| STUDY TEXT |
- Opening Delimiter -

Cold acclimation increases palmitate oxidation (A), the expression of genes involved in fatty acid transport and oxidation (B–D), and the content and phosphorylation of AMPK (E–G) in the Sol, EDL and Epit muscles. Age- and weight-matched animals were either kept at room temperature or cold-exposed (4 °C) for 7 days. Following the protocol, a strip of each skeletal muscle was incubated in a buffer for measurement of palmitate oxidation, as described in the methods. An additional portion of each skeletal muscle (that was not incubated) was extracted, flash frozen in liquid nitrogen and stored at −80 °C until subsequent western blot or real-time PCR analysis. For A, two-way ANOVA, n = 12. *Indicates interaction between specific muscles and cold exposure (p < 0.05 vs. all other conditions). ^#Indicates main effect of cold exposure (p < 0.05 vs. respective control (Con)). For B-G, student’s t-test n = 6–9. *p < 0.05 vs. respective control (Con).

- Closing Delimiter -

| EXERCISE PROMPT |
Extract the full passage on cold acclimation and muscle fatty acid oxidation word for word. The records have nothing to do with the passage on cold acclimation.

| DATA SHOWN |
- Opening Delimiter -

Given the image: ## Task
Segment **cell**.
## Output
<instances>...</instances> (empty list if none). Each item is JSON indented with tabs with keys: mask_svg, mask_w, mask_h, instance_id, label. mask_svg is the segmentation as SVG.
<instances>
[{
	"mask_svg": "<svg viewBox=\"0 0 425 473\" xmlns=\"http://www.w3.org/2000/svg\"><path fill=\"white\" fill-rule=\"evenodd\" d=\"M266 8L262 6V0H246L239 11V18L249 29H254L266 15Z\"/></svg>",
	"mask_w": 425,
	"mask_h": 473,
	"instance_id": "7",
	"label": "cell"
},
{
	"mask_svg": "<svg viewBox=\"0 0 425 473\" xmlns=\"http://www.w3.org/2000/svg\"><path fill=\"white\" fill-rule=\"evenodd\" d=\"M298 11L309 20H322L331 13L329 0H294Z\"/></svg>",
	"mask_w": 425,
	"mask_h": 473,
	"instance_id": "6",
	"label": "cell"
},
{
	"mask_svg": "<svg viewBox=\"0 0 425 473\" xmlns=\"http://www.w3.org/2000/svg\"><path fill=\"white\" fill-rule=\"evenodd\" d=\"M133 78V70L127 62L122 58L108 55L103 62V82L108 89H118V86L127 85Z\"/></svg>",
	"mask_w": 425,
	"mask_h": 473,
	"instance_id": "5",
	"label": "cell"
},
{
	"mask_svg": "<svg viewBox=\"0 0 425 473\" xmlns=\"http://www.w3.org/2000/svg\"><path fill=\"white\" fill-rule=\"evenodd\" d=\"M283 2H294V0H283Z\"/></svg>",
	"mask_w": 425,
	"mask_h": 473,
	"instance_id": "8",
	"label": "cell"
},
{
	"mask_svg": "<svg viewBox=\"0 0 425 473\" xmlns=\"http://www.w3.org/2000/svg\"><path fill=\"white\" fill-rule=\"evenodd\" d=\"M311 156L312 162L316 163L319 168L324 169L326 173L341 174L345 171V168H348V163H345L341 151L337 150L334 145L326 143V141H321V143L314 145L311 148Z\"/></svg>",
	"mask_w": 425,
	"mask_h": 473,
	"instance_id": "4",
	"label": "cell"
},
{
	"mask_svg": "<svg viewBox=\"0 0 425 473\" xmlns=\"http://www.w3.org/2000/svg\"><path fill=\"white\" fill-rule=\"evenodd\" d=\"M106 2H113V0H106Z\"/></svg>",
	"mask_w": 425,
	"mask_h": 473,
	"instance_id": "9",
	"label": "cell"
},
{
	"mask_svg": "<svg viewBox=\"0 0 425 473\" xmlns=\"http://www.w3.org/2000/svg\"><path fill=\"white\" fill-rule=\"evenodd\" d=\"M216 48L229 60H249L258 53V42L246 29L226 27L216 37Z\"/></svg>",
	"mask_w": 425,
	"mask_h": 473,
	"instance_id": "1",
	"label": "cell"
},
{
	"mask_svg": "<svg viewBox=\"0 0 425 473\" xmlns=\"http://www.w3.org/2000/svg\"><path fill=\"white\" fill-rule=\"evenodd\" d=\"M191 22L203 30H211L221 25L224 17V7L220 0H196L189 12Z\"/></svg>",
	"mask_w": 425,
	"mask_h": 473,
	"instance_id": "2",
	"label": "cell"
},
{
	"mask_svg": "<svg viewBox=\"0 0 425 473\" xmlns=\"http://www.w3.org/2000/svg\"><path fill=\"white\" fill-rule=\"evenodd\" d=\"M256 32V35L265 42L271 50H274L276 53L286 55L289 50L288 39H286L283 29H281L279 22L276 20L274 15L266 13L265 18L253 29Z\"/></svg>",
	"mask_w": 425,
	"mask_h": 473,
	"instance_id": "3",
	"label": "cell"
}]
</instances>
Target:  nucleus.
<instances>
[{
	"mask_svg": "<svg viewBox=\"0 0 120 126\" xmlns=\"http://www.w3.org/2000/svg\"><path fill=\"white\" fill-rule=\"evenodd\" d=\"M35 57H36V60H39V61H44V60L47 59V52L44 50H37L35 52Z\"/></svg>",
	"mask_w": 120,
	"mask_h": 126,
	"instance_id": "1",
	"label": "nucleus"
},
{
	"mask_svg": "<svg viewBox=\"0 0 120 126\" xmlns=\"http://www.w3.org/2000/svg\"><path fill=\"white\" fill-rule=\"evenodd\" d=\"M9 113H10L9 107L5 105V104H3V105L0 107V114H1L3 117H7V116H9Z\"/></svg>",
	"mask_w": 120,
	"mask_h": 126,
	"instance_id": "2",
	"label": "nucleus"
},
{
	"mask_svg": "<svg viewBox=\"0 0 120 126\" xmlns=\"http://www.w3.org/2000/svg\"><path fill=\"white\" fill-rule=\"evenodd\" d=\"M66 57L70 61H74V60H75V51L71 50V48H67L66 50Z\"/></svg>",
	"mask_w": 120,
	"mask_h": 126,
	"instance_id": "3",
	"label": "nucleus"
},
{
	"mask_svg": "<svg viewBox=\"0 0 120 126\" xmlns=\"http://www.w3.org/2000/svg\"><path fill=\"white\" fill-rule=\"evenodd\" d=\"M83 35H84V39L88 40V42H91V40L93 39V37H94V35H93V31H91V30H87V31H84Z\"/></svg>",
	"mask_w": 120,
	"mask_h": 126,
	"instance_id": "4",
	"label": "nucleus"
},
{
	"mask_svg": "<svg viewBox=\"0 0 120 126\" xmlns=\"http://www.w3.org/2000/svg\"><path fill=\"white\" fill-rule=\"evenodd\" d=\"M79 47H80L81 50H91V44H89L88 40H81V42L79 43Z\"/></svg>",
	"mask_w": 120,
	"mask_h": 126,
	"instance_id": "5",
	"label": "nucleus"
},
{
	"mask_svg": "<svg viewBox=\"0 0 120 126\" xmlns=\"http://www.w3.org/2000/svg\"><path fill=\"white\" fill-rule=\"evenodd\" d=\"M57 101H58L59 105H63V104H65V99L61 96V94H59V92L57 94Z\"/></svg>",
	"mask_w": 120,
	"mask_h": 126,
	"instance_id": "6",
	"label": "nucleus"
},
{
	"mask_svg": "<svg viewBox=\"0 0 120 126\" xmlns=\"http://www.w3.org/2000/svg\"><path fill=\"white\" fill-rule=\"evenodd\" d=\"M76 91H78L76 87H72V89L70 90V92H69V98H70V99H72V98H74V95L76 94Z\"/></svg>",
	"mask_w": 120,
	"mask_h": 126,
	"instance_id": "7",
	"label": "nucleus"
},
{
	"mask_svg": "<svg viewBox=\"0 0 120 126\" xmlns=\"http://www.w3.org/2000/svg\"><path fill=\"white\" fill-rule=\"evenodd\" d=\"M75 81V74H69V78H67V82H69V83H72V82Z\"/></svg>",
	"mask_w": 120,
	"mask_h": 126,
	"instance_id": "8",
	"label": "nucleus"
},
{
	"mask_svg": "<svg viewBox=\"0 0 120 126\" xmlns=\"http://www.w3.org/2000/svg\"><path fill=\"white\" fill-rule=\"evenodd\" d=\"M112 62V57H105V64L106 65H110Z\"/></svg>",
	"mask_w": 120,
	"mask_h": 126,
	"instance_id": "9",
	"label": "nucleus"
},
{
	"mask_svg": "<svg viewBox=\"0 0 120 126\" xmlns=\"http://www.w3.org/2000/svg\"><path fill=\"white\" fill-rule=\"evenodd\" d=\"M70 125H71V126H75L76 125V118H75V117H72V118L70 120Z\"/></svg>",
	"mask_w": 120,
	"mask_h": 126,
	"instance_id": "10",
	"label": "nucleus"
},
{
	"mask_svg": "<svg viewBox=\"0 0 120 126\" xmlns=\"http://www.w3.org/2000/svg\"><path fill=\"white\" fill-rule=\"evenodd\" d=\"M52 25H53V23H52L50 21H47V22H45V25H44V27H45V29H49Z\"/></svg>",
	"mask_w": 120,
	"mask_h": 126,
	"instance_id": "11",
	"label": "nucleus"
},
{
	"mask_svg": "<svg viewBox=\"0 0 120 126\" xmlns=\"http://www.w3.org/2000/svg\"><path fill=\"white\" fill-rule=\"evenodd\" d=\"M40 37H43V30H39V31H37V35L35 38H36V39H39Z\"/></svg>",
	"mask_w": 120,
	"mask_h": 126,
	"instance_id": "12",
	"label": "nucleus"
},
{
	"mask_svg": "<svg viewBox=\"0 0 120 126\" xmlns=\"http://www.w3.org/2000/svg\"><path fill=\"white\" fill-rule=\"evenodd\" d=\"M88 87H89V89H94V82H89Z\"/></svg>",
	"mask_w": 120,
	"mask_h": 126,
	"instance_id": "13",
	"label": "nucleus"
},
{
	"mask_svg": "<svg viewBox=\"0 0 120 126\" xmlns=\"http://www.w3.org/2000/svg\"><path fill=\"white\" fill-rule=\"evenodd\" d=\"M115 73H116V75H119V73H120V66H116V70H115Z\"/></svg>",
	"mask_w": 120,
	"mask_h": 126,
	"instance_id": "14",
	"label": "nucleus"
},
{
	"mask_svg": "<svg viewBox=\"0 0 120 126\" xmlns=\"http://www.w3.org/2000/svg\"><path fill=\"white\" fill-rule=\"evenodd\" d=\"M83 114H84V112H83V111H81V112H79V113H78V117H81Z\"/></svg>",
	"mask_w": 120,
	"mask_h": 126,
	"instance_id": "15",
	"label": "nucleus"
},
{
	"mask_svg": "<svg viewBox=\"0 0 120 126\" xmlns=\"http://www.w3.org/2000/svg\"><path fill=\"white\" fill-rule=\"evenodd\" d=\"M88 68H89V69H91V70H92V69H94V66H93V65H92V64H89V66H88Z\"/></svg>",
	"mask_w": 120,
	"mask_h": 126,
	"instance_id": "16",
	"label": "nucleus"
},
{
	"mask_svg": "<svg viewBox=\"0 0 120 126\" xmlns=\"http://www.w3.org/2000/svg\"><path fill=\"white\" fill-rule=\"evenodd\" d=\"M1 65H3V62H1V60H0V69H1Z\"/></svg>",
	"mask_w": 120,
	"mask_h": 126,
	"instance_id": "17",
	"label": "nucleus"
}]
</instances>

- Closing Delimiter -

| WRITTEN RESPONSE |
Cold acclimation increases palmitate oxidation (A), the expression of genes involved in fatty acid transport and oxidation (B–D), and the content and phosphorylation of AMPK (E–G) in the Sol, EDL and Epit muscles. Age- and weight-matched animals were either kept at room temperature or cold-exposed (4 °C) for 7 days. Following the protocol, a strip of each skeletal muscle was incubated in a buffer for measurement of palmitate oxidation, as described in the methods. An additional portion of each skeletal muscle (that was not incubated) was extracted, flash frozen in liquid nitrogen and stored at −80 °C until subsequent western blot or real-time PCR analysis. For A, two-way ANOVA, n = 12. *Indicates interaction between specific muscles and cold exposure (p < 0.05 vs. all other conditions). ^#Indicates main effect of cold exposure (p < 0.05 vs. respective control (Con)). For B-G, student’s t-test n = 6–9. *p < 0.05 vs. respective control (Con).